Under the collaboration, Procognia will be supplying arrays to GSK containing over 300 functional human kinases to enable it to profile its kinase hits in-house.

The arrays allow researchers to profile many kinases in a single parallel experiment where previously many separate assays were required. This has many benefits including a dramatic shortening of experimental time, a reduction in sample volume, and improved comparability between results from different kinases.

In addition, Procognia and GSK will work together to assess where Procognia’s protein array technology can be integrated into GSK’s screening process.

Overexpression and mis-regulation of protein kinases are implicated in a wide variety of diseases. As a result, researchers are developing drugs that alter the activity of targeted kinases in areas such as cancer, inflammation, heart disease, and neuro-degenerative diseases. Across the industry, 30 percent of all drug discovery efforts are now focused on targeting protein kinases.

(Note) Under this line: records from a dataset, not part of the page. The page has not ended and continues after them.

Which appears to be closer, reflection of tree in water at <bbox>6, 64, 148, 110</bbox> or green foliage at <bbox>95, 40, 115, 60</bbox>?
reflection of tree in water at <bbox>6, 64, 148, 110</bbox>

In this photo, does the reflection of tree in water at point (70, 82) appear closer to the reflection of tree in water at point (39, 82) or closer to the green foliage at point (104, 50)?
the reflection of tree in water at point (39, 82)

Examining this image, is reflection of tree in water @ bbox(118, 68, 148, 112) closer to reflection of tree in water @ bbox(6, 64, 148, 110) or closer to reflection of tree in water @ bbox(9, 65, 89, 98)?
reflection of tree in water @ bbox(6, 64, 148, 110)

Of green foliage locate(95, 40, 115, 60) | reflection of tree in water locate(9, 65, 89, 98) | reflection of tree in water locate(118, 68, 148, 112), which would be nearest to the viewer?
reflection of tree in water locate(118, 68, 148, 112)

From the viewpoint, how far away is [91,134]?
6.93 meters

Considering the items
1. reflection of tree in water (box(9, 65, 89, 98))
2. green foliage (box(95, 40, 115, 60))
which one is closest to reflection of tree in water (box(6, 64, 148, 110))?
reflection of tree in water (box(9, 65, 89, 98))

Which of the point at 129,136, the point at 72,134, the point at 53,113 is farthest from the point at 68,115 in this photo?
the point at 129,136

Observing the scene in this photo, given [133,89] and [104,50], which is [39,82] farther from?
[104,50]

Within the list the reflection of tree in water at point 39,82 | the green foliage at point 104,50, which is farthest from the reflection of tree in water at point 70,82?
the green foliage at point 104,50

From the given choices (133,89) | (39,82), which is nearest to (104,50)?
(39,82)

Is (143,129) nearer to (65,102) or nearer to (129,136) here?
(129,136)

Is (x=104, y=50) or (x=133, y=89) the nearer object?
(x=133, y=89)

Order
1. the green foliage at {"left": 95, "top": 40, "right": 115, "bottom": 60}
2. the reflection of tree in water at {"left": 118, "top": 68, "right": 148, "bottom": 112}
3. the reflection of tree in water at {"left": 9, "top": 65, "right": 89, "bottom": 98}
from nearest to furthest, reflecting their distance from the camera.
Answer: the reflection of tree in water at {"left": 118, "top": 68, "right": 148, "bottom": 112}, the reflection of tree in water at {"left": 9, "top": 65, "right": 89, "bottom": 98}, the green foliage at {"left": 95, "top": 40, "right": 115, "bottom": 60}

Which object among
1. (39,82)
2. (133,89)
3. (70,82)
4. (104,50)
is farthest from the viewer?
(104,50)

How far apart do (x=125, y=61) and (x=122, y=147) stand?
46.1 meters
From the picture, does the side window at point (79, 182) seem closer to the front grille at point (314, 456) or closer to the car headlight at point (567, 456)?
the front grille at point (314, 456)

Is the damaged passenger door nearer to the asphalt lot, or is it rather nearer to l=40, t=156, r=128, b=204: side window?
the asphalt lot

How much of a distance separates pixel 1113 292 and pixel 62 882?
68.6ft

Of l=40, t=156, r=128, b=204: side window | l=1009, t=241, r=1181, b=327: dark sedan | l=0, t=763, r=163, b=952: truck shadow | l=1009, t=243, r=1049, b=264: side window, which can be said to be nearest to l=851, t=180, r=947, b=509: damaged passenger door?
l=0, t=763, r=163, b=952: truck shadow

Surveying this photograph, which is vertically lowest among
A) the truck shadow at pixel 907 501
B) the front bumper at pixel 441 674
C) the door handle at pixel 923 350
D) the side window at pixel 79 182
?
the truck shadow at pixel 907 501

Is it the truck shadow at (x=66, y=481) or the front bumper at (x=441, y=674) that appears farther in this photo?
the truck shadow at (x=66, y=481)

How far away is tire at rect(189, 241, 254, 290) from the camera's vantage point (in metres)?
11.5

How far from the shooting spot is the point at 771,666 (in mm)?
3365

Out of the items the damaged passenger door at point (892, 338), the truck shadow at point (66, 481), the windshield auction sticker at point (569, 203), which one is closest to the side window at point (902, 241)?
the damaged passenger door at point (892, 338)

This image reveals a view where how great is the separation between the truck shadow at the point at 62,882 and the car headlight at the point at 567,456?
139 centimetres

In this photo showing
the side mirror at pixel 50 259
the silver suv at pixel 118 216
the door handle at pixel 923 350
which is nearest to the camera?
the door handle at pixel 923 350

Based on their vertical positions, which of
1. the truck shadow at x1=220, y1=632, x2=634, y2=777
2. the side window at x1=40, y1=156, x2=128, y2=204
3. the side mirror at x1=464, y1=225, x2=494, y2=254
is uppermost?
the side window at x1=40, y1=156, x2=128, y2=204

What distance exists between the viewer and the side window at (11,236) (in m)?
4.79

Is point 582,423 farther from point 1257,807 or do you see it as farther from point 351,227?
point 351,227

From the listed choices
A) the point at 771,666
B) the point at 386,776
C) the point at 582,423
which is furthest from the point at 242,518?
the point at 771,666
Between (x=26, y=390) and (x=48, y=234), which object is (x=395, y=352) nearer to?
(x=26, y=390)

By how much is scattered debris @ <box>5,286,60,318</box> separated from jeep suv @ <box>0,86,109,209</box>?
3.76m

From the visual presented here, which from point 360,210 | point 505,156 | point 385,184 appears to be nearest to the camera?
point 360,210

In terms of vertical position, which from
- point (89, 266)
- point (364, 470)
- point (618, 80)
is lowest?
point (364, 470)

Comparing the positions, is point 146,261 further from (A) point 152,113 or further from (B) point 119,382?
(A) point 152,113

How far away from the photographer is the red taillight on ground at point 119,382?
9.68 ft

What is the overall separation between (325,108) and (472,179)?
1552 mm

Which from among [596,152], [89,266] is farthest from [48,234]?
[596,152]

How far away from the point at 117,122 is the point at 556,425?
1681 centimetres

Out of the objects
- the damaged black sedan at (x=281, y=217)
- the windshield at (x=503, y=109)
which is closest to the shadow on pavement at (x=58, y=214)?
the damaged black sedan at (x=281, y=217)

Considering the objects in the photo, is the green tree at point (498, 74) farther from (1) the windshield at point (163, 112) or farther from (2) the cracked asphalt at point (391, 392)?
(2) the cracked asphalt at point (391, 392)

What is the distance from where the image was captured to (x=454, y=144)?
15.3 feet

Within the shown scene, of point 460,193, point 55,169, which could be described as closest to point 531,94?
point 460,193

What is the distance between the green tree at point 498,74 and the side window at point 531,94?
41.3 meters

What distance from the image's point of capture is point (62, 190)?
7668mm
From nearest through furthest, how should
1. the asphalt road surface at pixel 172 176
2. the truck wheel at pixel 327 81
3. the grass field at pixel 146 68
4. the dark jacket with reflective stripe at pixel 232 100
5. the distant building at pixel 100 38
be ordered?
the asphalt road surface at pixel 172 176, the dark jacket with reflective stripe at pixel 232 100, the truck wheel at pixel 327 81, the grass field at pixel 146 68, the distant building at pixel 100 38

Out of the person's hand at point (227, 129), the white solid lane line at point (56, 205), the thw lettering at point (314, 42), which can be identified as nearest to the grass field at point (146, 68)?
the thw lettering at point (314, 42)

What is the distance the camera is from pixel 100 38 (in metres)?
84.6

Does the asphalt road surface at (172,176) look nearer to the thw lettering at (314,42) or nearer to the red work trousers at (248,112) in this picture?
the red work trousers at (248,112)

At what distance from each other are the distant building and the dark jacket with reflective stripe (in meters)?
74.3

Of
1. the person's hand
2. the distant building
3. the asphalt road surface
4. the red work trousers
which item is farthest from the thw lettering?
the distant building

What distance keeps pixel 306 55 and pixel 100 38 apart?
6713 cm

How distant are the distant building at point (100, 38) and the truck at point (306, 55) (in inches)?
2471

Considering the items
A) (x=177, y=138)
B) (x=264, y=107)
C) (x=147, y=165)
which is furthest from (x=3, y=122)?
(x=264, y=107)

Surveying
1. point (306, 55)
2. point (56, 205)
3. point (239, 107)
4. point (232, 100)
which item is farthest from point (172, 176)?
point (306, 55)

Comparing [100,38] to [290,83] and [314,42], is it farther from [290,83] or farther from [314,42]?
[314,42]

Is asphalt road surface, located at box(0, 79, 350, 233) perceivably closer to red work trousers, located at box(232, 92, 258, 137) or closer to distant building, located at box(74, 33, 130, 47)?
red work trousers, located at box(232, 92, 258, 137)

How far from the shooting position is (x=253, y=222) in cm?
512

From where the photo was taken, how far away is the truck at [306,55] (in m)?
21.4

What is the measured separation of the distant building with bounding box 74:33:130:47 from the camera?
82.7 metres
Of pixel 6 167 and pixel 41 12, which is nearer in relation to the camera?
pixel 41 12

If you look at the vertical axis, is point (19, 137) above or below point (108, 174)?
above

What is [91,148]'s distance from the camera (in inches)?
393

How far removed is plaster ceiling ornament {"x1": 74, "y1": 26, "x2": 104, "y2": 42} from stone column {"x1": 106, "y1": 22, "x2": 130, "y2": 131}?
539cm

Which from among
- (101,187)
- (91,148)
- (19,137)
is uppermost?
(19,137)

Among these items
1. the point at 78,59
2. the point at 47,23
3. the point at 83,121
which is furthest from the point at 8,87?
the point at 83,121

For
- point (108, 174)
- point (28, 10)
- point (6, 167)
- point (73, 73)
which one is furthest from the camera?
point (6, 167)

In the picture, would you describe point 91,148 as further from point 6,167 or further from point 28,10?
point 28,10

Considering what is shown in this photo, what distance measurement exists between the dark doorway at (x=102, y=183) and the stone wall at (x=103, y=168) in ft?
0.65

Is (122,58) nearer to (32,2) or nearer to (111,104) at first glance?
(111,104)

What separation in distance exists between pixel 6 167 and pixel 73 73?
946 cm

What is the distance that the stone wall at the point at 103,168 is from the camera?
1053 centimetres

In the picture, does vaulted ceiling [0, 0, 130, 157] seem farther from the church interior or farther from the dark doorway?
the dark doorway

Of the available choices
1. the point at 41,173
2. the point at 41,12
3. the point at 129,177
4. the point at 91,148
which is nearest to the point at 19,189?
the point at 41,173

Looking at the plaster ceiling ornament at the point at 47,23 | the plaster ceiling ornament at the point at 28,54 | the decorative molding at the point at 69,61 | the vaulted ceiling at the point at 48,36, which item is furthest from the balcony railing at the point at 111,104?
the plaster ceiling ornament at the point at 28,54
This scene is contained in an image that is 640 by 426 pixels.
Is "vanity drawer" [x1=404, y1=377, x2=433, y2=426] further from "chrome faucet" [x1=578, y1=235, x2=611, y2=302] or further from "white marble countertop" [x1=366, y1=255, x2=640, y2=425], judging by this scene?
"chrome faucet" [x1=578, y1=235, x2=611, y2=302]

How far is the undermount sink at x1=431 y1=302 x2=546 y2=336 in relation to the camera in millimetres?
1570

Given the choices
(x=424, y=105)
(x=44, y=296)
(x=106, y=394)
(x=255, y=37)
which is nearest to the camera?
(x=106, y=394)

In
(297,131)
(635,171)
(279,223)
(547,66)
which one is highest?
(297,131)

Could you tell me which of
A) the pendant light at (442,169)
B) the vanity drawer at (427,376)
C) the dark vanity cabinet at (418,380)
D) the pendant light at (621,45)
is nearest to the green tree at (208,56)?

“We are delighted to be working with an acknowledged leader in the area of kinase drug research,” said Ron Long, CEO of Procognia. “GSK’s scientists will provide our team with the insight to help Procognia continue to focus our product development on solutions that have direct relevance to the industry.”

Procognia has been developing its kinase panel over the last fifteen months. So far it has cloned, expressed and arrayed over 1,200 proteins from throughout the proteome. It aims to have a functional human protein array containing the entire human kinome in Q2 2007.

“By further increasing kinase content we will give researchers an even fuller picture of the selectivity of their compounds,” said Rachel Fallon, VP R&D. “As we also introduce clinically relevant polymorphic variants of important kinase drug targets, it will be possible to answer questions in a single experiment that are not being answered today.”

Financial terms of the agreement were not disclosed.